Digital ‘tokenisation’ is reshaping the global financial industry. Is NZ ready?

Imagine investing in a prime vineyard in Central Otago, or owning a piece of prime commercial real estate in Wellington, all without needing millions in upfront capital.
Through ‘tokenization’ of assets, this becomes a reality.
Essentially, tokenization converts physical and financial assets into digital data called tokens, which are stored using blockchain technology.
Some tokens represent ownership in the way that digital property titles or stock certificates do. Others can be used for customer loyalty programs, digital event tickets to prevent scalping, or a way to make fast, cheap international payments.
The blockchain itself is essentially a shared digital ledger distributed across computers, with transactions linked to a cryptographic chain.
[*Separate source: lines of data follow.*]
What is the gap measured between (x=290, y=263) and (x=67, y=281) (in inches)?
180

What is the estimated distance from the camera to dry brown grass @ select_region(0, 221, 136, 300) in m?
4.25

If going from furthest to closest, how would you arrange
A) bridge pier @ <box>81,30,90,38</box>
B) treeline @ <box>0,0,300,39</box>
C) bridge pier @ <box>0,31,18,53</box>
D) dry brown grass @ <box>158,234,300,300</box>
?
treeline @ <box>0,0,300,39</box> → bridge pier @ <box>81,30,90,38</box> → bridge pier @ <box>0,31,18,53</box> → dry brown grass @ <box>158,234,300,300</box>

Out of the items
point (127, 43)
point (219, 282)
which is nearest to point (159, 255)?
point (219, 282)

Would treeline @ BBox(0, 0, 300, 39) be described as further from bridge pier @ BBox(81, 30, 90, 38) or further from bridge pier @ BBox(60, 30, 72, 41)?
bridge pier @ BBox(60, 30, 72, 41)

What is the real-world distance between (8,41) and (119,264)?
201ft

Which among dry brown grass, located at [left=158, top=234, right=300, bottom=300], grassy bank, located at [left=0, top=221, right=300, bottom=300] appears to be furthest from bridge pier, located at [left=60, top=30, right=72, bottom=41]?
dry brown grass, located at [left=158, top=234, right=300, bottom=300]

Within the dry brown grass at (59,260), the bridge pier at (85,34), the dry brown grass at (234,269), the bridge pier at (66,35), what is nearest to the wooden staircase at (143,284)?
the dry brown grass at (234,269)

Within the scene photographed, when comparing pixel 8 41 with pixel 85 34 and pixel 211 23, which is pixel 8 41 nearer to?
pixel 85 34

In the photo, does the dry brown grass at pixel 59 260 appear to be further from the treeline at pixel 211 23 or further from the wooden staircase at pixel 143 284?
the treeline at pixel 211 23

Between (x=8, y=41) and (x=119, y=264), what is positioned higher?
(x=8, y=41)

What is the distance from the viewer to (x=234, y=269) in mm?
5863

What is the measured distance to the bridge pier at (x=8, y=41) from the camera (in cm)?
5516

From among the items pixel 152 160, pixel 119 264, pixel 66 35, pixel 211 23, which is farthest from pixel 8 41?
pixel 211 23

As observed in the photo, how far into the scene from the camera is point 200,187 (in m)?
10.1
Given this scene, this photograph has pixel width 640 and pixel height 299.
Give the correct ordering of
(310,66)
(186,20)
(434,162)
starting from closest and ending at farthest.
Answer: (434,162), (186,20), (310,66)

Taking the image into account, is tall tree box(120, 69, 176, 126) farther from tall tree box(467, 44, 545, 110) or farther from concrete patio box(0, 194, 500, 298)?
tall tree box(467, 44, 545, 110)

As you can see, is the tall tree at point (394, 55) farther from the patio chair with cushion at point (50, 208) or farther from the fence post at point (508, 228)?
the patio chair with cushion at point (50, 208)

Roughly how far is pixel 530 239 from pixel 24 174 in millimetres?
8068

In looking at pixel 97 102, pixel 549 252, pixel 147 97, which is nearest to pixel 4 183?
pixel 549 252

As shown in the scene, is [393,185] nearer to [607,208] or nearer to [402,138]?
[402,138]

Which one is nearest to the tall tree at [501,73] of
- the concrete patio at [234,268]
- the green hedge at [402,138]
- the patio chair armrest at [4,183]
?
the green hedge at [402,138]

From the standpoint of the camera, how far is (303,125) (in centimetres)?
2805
This decentralization and transparency makes tokenization both reliable and efficient.
Why tokenize assets?
For decades, investing in real assets meant navigating lawyers, banks, brokers, registries, mountains of paperwork, high transaction costs and unaffordable minimum expenses.
For example, a $10 million commercial building may require investors to provide much of the entire amount, locking out all but the wealthiest buyers.
Tokenization changes this equation for both buyers and sellers. That same building could be split into 100 digital tokens, each representing 1% ownership worth $100,000.
Just like owning shares in a company, token holders benefit from rental income and property appreciation commensurate with their stake. For sellers, it’s a way to raise capital by attracting many smaller investors instead of a few large ones.
Tokenization is already happening
Digital assets are already woven into the New Zealand economy. BlockchainNZ reports nearly NZ$8 billion in digital assets traded annually, with interest in digital assets becoming increasingly common.
But New Zealand is at an important crossroads. Existing financial regulations were not designed with tokenization in mind, meaning progress is slow and complex.
Industry bodies such as BlockchainNZ, the Banking Association and Payments NZ warn that even small changes to a token’s characteristics can change its legal classification, making compliance confusing and expensive.
Without clear rules, New Zealand risks losing billions to overseas markets that offer more legal certainty.
The global momentum is undeniable
Executives at multinational investment firm BlackRock have compared today’s tokenization to the Internet in 1996, something poised for explosive growth.
Accounting firm Deloitte expects $4 trillion in global real estate to be tokenized by 2035, up from less than $0.3 trillion in 2024.
In November 2025, Australia introduced legislation for digital asset platforms, with Treasurer Jim Chalmers citing potential annual profits of A$24 billion.
Dubai launched its first tokenized real estate platform in May 2025, with a value of $16 billion by 2033. JP Morgan Asset Management has launched MONY, a tokenized cash fund that invests in relatively safe short-term debt securities.
BlockChainNZ held New Zealand’s first real estate tokenization forum in Auckland in July 2025. Industry analysis shows that tokenizing just 2-3% of the domestic real estate market could unlock more than NZ$60 billion in transaction volume.
New Zealand’s position
New Zealand has real advantages: Internet penetration is over 95% of the population; it is a member of the intergovernmental Digital Nations coalition; and it operates an established digital ownership system, ideal for real estate tokenization.
The regulatory conversation is ongoing, with the Financial Markets Authority releasing a discussion paper on tokenization in September 2025.
But the Banking Association has identified a critical gap: while existing laws are technology neutral, they lack clarity for tokenized products.
It recommends revisions to legislation, controlled testing of tokenized financial products, and guidance for industry participants and consumers on regulation and compliance.
Ultimately, New Zealand will need a coherent framework that actively enables safe innovation. As one industry insider has argued:
the rails for tokenization are being laid now and if we don’t help build them, we will be forced to ride on tracks designed by others.
Navigating the risks
Tokenization also brings serious challenges. Local financial laws are written for paper certificates and bank vaults, not digital tokens and blockchain networks.
What rules apply when an Auckland property developer tokenises an apartment complex, or a Marlborough winery offers digital shares? Are these certainties? Property titles? This uncertainty creates a compliance minefield.
Technology risks exacerbate these problems: cybersecurity vulnerabilities, theft or loss of digital keys, bugs or flaws in the blockchain code that hackers can exploit, and failures in technology infrastructure can all cause irreversible losses.
Energy-intensive blockchain systems raise environmental concerns, while weak consumer protections can expose users to fraud and scams.
Tokenized assets can be highly volatile, with rapid price swings encouraging speculation and panic selling. Easy 24-hour trading reinforces the boom and bust cycles. When everyone can trade with a few clicks, panic can spread quickly.
The Financial Markets Authority has warned that market manipulation is becoming easier on multiple unregulated platforms, money laundering is becoming harder to detect in cross-border transactions, and fraud (from fake tokenized assets to digital Ponzi schemes) can scale quickly.
None of this means that tokenization should (or can) be avoided. The challenge for New Zealand is to keep up with this form of financial innovation and retain investment dollars that might otherwise migrate to other jurisdictions.